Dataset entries
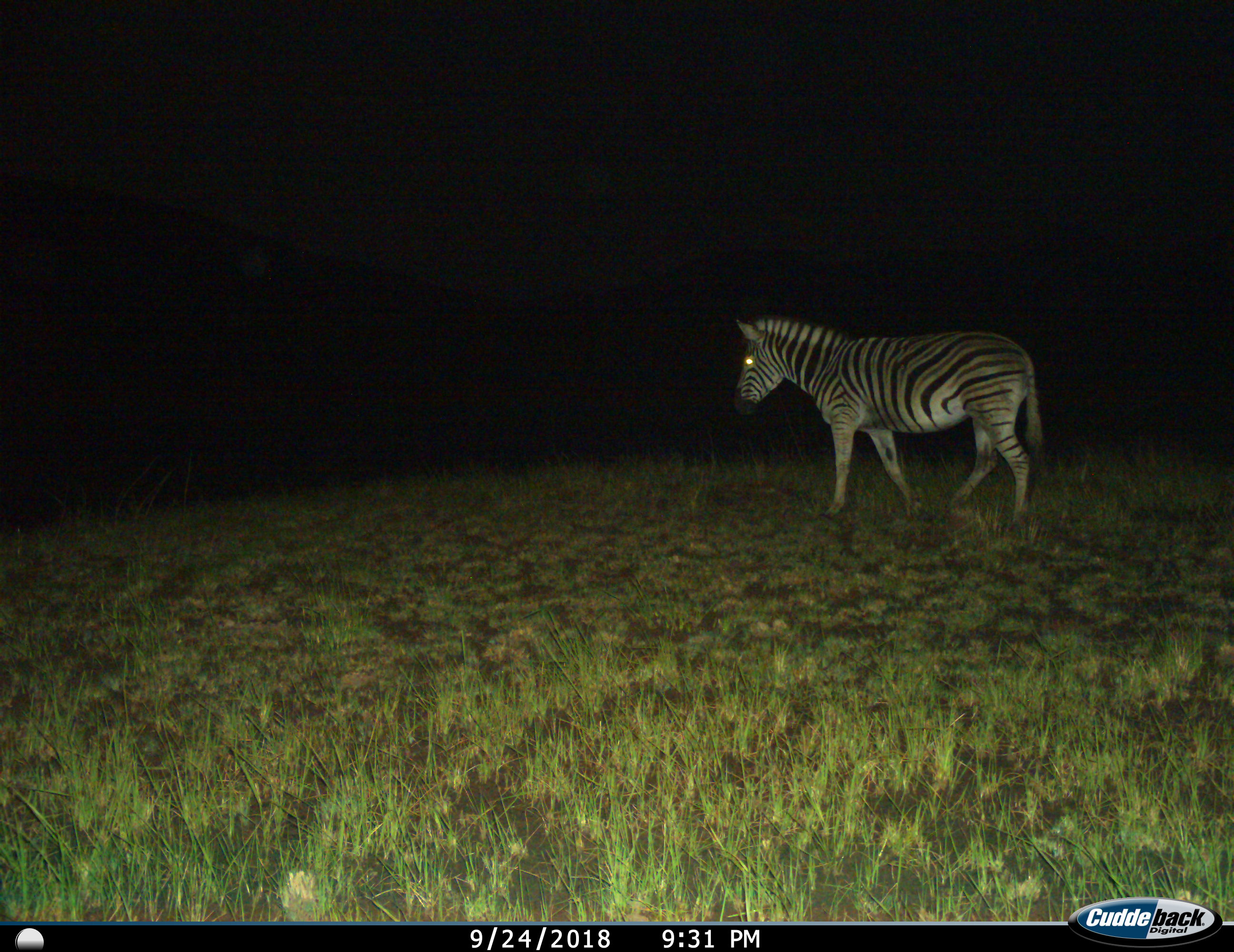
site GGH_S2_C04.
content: unidentified animal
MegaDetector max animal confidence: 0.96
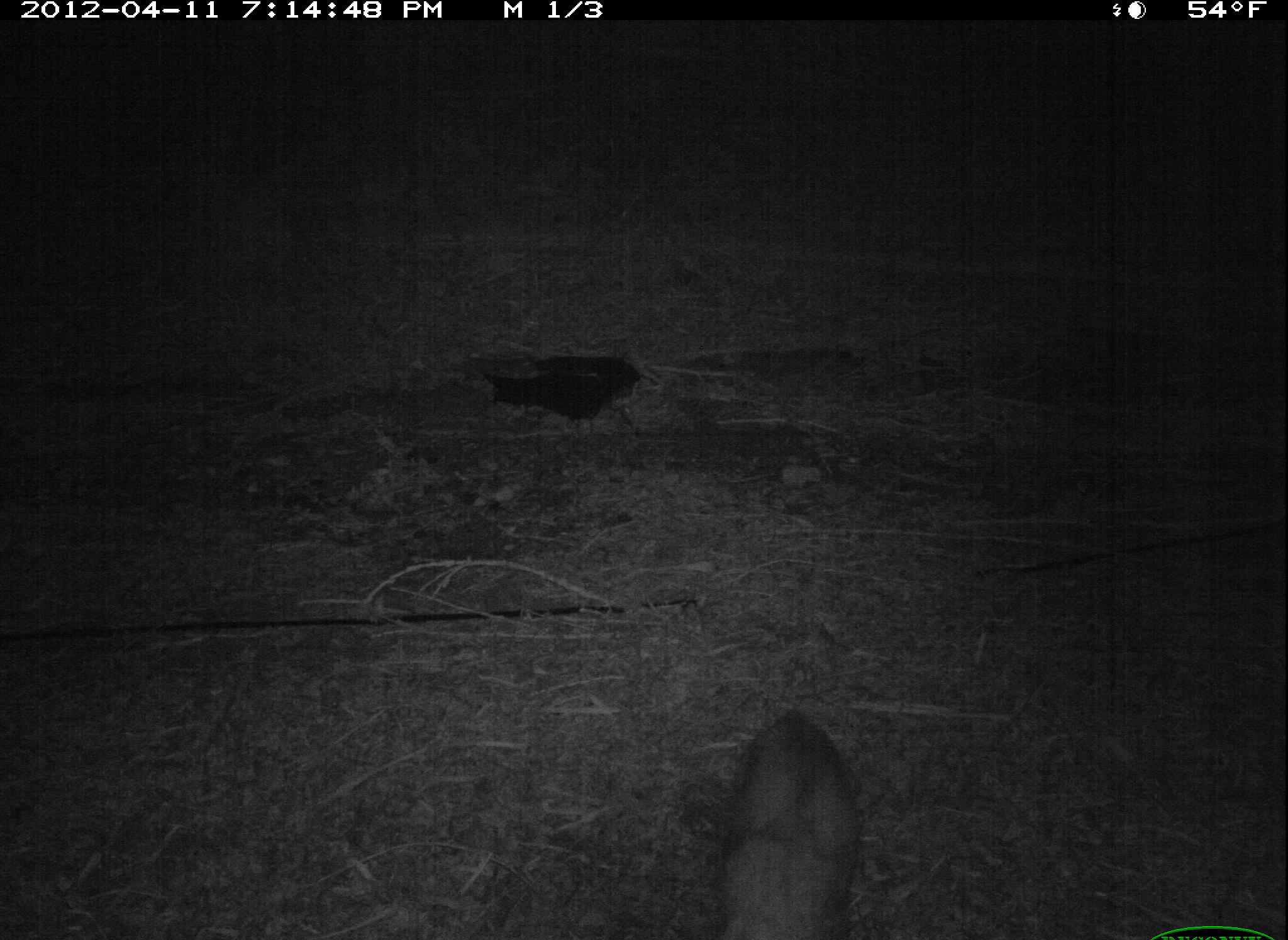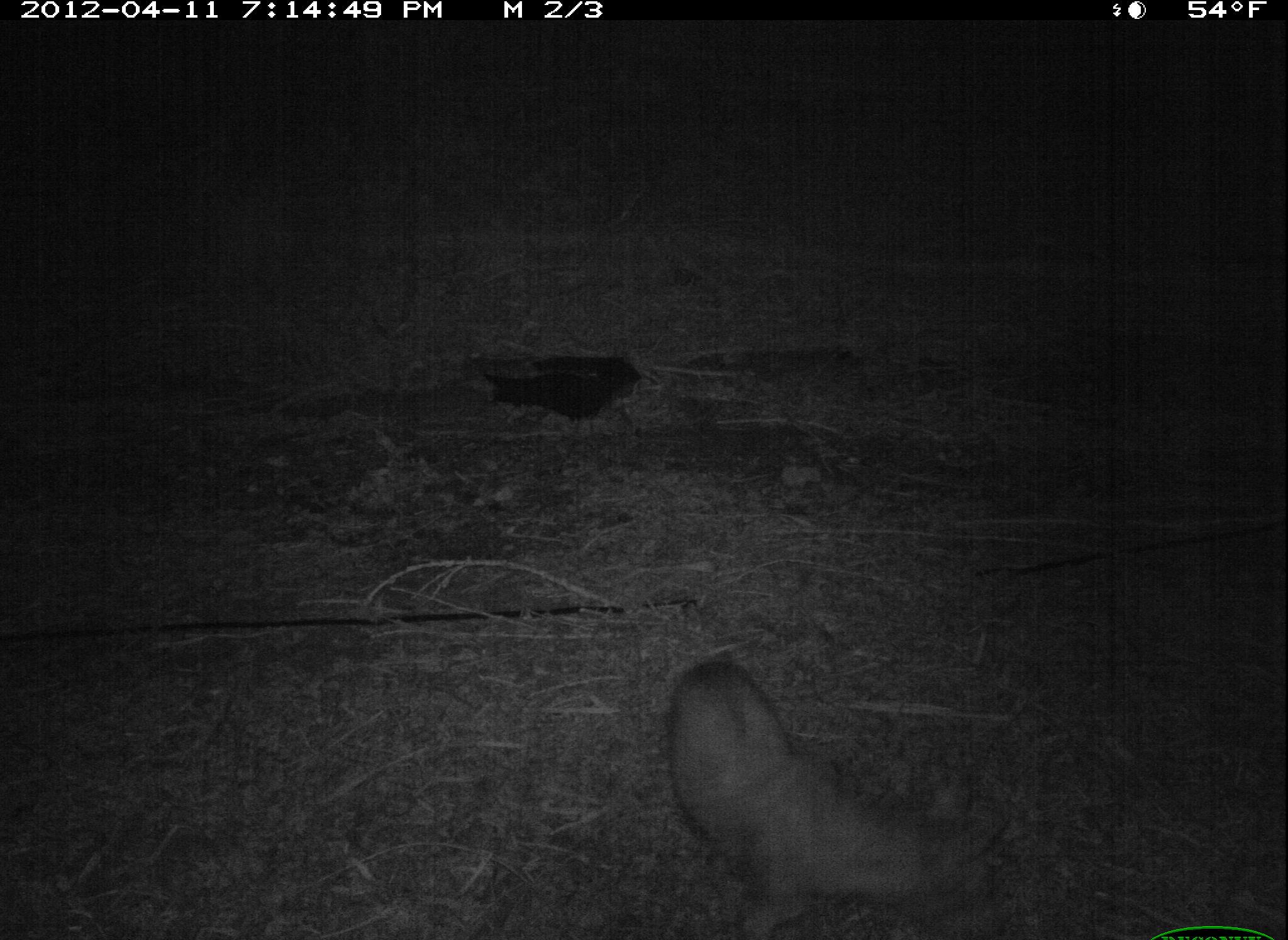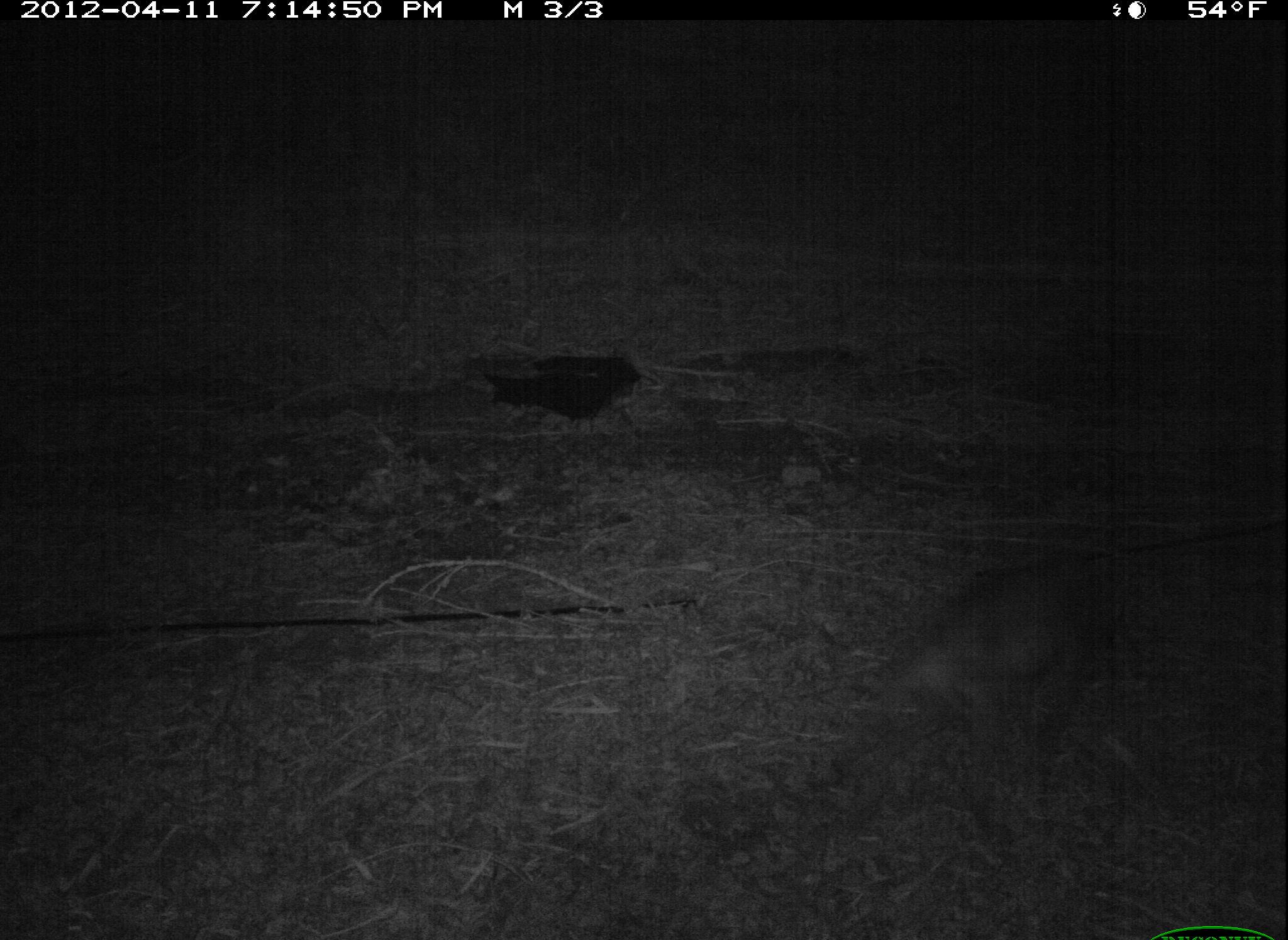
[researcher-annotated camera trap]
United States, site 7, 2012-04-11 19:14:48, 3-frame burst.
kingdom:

What the exercise asks
Give an exact copy of the entries, excluding all pictures.

Exercise output
site GGH_S2_C04.
content: unidentified animal
MegaDetector max animal confidence: 0.96
[researcher-annotated camera trap]
United States, site 7, 2012-04-11 19:14:48, 3-frame burst.
kingdom:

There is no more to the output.